> To be done:
A. Translate this sentence from the article on the UAE Financial Regulations for insurers into Spanish: "Much of the commentary on the Financial Regulations to date has focused on the limits on asset investments."
B. Continue the article on the UAE Financial Regulations for insurers, picking up after its final sentence.

>> Begin Source

The UAE Insurance Authority (the Authority) published the Financial Regulations for Insurance Companies (the Financial Regulations) in December 2014. They have subsequently been supplemented with a pro-forma solvency template and e-Forms. Each of these documents is available on the Authority's website.1 In this second Article in our series on the Financial Regulations, Peter Hodgins and Liesel van den Heever consider the detailed requirements with which insurers will be required to comply.2
This Article addresses the requirements of the Financial Regulations in relation to:
The insurer's investments; The new solvency requirements for insurers; Risk management; Technical provisions; Corporate Governance; and Documentation and Reporting. The Insurer's Investments
Much of the commentary on the Financial Regulations to date has focused on the limits on asset investments. This is perhaps unsurprising given the reputation of certain Insurers for focusing on generating profit through their investments rather than the technical underwriting aspects of their business.
In relation to the investment activities of Insurers, the aim of the Financial Regulations is stated in Article 1(1) of Section One:
"The Company must ensure that the assets are diversified and adequately spread and allow the Company to respond adequately to changing economic circumstances. In particular for developments in the financial and real estate markets or major catastrophic events; the Company must assess the impact of irregular market circumstances on its assets and must diversify the assets in such a way as to reduce such impact."3
The Financial Regulations therefore introduce controls on Insurers' investment activities and set out guidance in respect of general requirements for investments and Insurers' investment policies, including: the characteristics and diversification of Insurance Companies' investments, asset distribution and allocation limits, investment related risks, the domiciling of investments, and the use of derivatives.

>> End Source
>> Begin Stored records

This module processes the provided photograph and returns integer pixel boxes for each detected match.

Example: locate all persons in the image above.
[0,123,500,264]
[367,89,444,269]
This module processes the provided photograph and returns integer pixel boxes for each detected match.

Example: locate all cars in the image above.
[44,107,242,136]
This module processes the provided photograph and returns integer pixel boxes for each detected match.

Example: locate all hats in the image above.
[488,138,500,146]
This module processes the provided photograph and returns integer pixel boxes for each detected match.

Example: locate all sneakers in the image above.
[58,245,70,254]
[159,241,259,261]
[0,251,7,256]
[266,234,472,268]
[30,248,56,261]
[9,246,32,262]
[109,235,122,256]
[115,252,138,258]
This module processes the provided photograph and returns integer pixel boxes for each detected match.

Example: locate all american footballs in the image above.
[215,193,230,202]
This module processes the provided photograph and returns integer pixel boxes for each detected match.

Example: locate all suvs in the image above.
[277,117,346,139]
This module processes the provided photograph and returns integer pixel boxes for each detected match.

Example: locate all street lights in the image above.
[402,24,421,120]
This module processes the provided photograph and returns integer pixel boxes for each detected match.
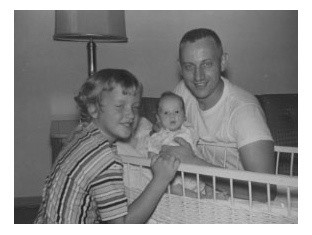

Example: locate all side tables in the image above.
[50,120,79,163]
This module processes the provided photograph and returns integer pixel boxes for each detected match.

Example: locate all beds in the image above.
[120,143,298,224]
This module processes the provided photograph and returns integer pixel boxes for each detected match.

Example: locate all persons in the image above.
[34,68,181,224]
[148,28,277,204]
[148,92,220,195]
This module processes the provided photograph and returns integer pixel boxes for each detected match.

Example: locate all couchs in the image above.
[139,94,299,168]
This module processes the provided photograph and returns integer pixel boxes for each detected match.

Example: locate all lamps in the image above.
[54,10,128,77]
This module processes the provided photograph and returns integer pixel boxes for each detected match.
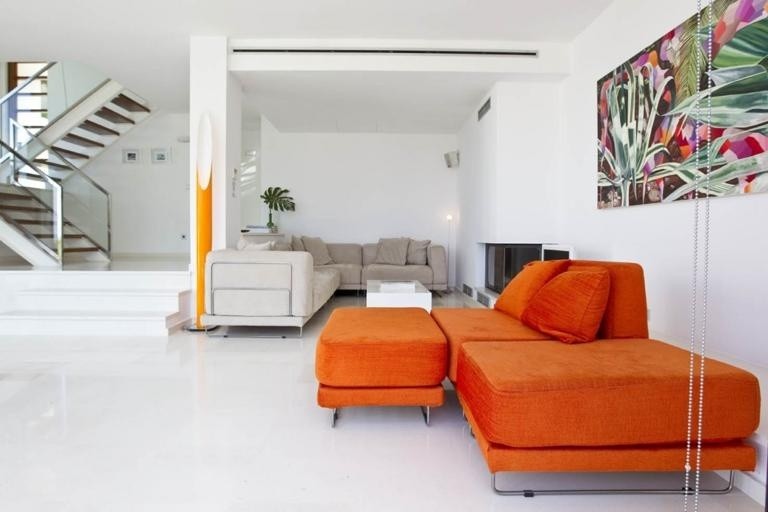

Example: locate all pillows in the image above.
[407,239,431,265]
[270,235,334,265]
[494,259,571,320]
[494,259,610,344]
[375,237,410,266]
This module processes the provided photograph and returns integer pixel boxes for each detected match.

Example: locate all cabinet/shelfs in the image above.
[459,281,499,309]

>> End Stored records
>> Begin Stored records

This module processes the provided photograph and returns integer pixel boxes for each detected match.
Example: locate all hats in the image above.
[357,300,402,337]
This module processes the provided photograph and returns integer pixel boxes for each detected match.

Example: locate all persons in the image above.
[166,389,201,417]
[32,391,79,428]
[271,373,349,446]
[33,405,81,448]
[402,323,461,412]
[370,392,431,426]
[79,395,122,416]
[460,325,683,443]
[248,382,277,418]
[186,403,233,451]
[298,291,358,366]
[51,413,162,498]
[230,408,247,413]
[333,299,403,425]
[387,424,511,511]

>> End Stored records

> Results of the exercise:
A. Gran parte de los comentarios sobre las Regulaciones Financieras hasta la fecha se ha centrado en los límites a las inversiones en activos.

B.
Controls on Investment Activities
There are a number of key controls on investment risk imposed by the Financial Regulations:
Insurers are required to submit reports in relation to their investment activities to the Authority on a quarterly and annual basis (Section 1, Article 10).
Concentration risk is addressed by the imposition of restrictions on investments with the same issuer and/or in the same asset classes (see below for details of the asset allocation limits).
Insurers are required to establish an Investment Committee (see below for details of the role of the Investment Committee).
There needs to be adequate segregation of duties in relation to the execution, recording, authorisation and reconciliation of investments (Section 1, Article 1(3)). Insurers are required to have a defined risk appetite and to establish investment and risk management policies to ensure that investment activity is carried on in accordance with the defined appetite (Section 1, Article 2(1)).4 Procedures must be in place to ensure compliance with the asset allocation limits (Section 1, Article 2(3)). The policies should also provide for, at least, annual stress testing to ensure that the investment strategy remains appropriate to the circumstances of the Insurer (Section 1, Article 2(5)). A separate investment strategy is required for entities conducting both life and non-life business (Section 1, Article 2(8)). Insurers are required to have a "Contingency Funding Plan" to address how current and future liabilities will be met in the event that it does not have sufficient assets or liquidity of assets (Section1, Article 2(9)). There are restrictions on the holding of assets outside of the UAE (see below). The outsourcing of investment activities to a third party investment manager is restricted to investment managers in the UAE and subject to the overriding principle that the Insurer remains primarily responsible for the performance of the outsourced investment manager (see below). Asset Allocation Limits
Insurers are only permitted to invest in assets for which the risk can be "properly identified, measured, monitored, managed, controlled and reported" (Section One, Addendum 1(2)). However, it is the asset allocation limits provided in Article 3 of Section One that have received the most comment in the market. This Article provides both a maximum limit on exposure to particular asset classes and also a sub-limit for single counter-party exposures as follows:
Article 3(2) of Section 1 states that the above limits applies to "Total Invested Assets" (which is defined as the sum of all assets held for investment purposes, including derivatives and other hedging instruments and cash). However, we understand that the Authority has indicated that assets in excess of the above limits will not be admissible for the purposes of calculating the solvency of an Insurer.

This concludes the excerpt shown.